Auszug: „Er erzählte mir, dass es zur schmerzlichen Realität für ihn gehört, zu wissen, dass er niemals in der Lage sein wird, es (das World Trade Center, A.d.R.) seinen Kindern zu zeigen. Weil es für ihn die Grandiosität und den Glanz der Stadt selbst symbolisierte.“
I am going home today, to Boston. I really shouldn't be doing it; I am so busy with school, I can hardly afford to take the time off from my studies. But I don't care, I need to go.
It's only been a couple of weeks since the World Trade Center attack, but it feels like it's been years, as if the disaster played with the elasticity of time, stretching it like a rubber band, as far as it can go before it snaps.
I am missing three classes to go home, and I feel badly about that; it just isn't like me to allow myself these concessions. But I need to see my family. And somehow I think I need to see the city I call home, need to make sure its skyline still stands as I left it: The Prudential Building, the Hancock tower -- which hold so many memories for me -- and a brand new building, the name of which I do not know.
The sadness of the World Trade Center is magnified by those who have lived here all their lives. The military guy I spoke of in a previous entry grew up in New York City, and was born after the building's construction.

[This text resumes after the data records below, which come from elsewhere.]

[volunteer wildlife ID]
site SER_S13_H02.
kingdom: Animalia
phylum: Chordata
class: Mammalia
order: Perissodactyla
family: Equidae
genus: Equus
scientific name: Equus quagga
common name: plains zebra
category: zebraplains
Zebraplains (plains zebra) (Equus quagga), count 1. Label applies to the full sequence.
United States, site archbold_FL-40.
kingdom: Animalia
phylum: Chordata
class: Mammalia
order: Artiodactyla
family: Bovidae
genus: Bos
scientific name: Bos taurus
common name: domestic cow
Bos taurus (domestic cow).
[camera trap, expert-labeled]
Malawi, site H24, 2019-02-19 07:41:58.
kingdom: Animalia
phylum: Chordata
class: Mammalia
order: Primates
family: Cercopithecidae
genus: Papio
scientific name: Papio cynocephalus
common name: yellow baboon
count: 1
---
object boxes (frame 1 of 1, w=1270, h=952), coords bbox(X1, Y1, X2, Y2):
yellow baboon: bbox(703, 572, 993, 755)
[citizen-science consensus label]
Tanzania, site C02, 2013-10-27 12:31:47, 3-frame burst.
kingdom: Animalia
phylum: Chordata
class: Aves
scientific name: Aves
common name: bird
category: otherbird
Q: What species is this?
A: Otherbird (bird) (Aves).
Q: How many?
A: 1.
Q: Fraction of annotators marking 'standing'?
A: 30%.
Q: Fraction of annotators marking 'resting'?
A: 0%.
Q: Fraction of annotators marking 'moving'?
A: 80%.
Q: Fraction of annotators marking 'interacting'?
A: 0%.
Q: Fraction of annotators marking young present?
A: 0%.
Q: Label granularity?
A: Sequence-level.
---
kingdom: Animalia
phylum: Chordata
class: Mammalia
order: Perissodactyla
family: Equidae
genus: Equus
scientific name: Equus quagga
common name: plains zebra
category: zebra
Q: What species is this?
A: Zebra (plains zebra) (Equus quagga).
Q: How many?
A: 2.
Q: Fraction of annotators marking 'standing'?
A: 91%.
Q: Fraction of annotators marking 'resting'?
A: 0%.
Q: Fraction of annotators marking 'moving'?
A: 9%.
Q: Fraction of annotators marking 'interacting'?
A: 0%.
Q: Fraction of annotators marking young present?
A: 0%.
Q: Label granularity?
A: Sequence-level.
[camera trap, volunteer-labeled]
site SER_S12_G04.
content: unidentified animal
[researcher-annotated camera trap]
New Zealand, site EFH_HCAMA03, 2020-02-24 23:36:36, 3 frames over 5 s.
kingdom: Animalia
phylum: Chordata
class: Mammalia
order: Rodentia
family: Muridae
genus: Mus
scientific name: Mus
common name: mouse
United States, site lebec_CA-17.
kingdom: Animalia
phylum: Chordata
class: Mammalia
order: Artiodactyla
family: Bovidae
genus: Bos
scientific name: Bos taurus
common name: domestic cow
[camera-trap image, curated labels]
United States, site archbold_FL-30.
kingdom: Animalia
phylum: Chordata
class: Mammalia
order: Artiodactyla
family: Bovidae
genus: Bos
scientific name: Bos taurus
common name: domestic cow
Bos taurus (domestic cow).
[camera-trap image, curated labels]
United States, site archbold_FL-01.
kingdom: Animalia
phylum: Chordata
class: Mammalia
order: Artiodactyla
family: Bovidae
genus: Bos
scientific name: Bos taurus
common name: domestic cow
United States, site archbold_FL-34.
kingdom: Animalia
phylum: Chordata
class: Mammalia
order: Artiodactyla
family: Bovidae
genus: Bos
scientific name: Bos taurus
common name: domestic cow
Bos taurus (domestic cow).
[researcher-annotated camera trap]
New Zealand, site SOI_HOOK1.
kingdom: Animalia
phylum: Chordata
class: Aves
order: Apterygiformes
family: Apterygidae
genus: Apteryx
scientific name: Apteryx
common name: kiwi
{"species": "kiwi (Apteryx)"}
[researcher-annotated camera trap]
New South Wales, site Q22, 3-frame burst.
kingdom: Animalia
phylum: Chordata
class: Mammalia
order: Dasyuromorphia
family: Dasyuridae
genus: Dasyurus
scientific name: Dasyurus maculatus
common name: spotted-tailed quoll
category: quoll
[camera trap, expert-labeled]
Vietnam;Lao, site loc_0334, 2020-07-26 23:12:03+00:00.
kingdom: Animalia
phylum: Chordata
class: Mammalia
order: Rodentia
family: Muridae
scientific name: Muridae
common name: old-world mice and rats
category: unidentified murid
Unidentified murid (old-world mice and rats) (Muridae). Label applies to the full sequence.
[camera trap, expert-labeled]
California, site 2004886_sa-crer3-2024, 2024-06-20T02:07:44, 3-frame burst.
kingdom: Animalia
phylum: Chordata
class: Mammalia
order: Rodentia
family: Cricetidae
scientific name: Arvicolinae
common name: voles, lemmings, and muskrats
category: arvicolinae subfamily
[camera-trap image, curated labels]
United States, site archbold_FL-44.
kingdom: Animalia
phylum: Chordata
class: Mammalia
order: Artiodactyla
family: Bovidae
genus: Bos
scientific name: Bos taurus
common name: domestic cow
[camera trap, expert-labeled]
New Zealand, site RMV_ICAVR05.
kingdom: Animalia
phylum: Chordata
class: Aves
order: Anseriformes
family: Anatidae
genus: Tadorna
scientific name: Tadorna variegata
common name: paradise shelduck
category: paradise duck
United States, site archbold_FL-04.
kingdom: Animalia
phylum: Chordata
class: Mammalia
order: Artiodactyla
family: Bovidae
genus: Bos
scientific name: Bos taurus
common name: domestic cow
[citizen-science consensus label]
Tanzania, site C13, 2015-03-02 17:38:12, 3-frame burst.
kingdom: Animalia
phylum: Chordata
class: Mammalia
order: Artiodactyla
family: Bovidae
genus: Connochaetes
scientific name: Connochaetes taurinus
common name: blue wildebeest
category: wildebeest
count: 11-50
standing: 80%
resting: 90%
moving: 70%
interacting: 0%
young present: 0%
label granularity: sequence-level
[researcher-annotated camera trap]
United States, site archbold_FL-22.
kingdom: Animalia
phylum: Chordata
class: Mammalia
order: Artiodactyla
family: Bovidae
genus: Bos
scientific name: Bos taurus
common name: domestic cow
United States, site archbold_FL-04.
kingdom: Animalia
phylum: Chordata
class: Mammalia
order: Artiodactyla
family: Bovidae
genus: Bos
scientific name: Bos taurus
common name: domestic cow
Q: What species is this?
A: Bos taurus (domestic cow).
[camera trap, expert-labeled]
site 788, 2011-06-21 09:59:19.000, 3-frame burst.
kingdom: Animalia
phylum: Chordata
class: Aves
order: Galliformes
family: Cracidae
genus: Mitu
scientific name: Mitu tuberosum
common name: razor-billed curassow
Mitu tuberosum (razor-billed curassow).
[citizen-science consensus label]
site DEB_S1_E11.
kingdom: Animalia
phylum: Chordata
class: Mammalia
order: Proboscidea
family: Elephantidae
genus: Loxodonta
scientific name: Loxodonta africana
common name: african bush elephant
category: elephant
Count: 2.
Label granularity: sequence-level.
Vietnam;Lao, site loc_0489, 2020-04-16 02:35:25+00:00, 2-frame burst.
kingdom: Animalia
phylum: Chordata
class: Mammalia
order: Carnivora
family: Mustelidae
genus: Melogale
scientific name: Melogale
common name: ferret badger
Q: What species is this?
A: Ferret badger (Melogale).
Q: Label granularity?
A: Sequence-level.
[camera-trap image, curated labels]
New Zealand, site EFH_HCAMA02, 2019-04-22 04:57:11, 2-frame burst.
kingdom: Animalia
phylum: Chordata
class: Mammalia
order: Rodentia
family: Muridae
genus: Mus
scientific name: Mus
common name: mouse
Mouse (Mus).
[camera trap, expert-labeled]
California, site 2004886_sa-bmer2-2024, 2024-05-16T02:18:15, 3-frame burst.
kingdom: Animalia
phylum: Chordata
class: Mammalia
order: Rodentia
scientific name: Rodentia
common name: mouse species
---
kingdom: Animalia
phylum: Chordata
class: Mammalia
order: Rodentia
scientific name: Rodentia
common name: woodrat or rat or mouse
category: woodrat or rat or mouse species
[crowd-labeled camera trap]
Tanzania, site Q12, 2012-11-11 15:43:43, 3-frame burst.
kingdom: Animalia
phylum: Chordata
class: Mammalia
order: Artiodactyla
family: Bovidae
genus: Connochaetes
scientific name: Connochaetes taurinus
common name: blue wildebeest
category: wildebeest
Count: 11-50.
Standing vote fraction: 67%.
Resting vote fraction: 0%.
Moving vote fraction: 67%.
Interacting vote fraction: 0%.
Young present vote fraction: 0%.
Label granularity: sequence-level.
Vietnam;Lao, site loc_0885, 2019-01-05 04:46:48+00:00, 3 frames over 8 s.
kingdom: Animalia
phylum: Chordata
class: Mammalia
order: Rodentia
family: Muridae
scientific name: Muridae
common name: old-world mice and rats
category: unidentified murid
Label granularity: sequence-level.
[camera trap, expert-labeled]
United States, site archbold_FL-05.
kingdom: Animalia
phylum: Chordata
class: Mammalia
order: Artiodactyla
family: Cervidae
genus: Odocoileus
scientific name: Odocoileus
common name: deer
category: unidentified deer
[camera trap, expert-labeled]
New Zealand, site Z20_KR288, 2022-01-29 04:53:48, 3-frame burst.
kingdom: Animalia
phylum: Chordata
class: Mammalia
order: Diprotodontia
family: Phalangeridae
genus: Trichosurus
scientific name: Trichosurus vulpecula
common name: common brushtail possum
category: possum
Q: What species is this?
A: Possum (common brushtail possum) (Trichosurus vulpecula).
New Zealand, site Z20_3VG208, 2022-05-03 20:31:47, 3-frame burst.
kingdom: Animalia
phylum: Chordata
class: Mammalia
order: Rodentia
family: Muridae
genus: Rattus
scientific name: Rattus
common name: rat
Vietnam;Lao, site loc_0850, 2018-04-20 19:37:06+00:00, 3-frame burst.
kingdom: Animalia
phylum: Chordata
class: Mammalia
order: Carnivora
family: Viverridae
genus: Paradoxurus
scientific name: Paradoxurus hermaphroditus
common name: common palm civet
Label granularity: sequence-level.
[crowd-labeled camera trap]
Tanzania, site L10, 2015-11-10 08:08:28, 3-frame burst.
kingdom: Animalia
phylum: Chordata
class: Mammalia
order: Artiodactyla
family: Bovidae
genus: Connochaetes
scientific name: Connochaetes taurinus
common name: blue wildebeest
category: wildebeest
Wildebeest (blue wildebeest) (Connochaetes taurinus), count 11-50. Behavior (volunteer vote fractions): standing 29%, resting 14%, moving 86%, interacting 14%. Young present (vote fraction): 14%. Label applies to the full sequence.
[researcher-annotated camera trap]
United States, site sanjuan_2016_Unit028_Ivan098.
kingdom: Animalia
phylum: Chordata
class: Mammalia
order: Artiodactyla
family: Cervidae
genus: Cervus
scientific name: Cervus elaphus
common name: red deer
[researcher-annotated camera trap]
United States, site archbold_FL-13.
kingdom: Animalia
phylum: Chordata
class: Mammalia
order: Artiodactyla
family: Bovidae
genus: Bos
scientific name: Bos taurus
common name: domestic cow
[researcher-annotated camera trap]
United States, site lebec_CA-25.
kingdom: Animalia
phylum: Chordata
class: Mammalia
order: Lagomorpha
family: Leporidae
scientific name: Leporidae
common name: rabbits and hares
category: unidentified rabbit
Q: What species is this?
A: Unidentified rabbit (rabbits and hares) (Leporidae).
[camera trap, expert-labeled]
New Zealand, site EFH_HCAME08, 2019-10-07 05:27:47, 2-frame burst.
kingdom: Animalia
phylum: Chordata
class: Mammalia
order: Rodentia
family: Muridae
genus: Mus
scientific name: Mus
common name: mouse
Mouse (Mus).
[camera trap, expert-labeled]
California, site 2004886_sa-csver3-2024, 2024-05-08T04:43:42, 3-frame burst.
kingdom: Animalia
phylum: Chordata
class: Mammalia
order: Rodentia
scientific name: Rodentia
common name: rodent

He told me that one of the most painful realities for him is knowing that he will never be able to show it to his children, because for him it symbolized the grandiosity and splendor of the city itself.
For him it was an anchor, and a beacon. In his drunken, crazy 20s, he and friends would stumble out of a bar early in the morning and need only find the towers to know where South was; as he approached 30, a few friends held wedding dinners there, at the restaurant, at the very top.
6000 people dead, and a lifetime of memories stolen from the countless living. I have a memory of the World Trade Center, too. But I wish I could forget it.